Planetario Galileo Galilei Gets Inflatable Headphones

Courtesy of SONY

To commemorate the first edition of “Silent Day,” a fabricated holiday by Sony Argentina that celebrated the release of new Sony headphones, the Planetario Galileo Galilei was given headphones in an effort to change the cold and solid appearance of the buildng into a fun, cartoonish personage. Designed by architect Enrique Jan in 1967, some would argue that one should not use these highlights of modernism for lousy advertising. Although, we all know that brands like to use the urban space as a canvas for their messages, so why not do it in a funny way?

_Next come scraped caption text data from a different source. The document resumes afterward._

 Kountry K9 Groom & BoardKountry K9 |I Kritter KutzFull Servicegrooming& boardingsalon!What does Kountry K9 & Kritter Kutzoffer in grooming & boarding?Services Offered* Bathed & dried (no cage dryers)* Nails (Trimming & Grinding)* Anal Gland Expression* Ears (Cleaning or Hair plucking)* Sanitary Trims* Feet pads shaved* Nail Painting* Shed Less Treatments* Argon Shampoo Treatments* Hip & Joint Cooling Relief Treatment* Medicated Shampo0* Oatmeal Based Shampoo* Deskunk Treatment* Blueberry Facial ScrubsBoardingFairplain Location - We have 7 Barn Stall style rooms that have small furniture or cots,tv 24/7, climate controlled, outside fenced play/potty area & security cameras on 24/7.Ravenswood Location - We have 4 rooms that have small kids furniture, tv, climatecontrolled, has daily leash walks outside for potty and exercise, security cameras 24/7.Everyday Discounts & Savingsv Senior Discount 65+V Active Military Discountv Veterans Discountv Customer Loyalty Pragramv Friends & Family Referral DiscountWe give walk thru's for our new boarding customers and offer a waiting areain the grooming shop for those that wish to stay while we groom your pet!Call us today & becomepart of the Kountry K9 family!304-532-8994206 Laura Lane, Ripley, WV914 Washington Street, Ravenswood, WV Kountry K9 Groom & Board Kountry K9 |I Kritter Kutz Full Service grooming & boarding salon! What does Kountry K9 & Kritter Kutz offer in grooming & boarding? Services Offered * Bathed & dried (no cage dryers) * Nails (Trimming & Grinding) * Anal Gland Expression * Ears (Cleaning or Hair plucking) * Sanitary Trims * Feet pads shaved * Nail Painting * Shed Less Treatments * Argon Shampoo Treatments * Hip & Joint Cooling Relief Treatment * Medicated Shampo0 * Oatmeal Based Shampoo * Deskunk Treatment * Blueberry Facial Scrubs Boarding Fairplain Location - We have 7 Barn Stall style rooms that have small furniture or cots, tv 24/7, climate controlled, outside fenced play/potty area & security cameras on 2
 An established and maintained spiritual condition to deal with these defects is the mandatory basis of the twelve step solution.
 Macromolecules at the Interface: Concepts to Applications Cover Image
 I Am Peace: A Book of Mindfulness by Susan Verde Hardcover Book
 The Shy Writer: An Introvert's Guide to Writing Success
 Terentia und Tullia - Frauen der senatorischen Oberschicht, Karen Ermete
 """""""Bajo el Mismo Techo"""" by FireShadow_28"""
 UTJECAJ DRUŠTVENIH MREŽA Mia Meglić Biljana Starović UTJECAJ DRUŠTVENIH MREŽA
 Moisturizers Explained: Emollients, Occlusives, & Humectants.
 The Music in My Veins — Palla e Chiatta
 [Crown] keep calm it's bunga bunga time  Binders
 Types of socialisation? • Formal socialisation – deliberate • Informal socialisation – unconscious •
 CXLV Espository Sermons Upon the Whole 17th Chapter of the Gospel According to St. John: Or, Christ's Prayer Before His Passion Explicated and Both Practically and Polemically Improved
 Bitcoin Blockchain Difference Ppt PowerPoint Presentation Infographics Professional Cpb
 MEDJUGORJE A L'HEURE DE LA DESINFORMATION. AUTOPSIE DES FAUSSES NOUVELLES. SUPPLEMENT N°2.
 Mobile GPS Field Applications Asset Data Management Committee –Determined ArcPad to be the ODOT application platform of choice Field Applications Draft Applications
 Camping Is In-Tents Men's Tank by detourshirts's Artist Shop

More images and information after the break.

Courtesy of SONY

The ‘day’ aims to add a new perspective on sound and environment. But, above all, Silent Day was initiated to promote Sony’s new series of headphones. With its fashionable bald head and futuristic sunglasses, Planetario Galileo Galilei perfectly goes with the purpose here.

Courtesy of SONY

At the event, hundreds of people were collected to dance while they listened to music on their headphones. Besides the fact that Silent Day fits into a trend of other worldwide ‘days’ that have taken place over the last years, like Restaurant Day, Park(ing) Day and Cleaning Day, this event drew our attention due to the crazy inflatable headphones that were added to a piece of modern architecture here. And we always like it when people make fun of (modern) architecture.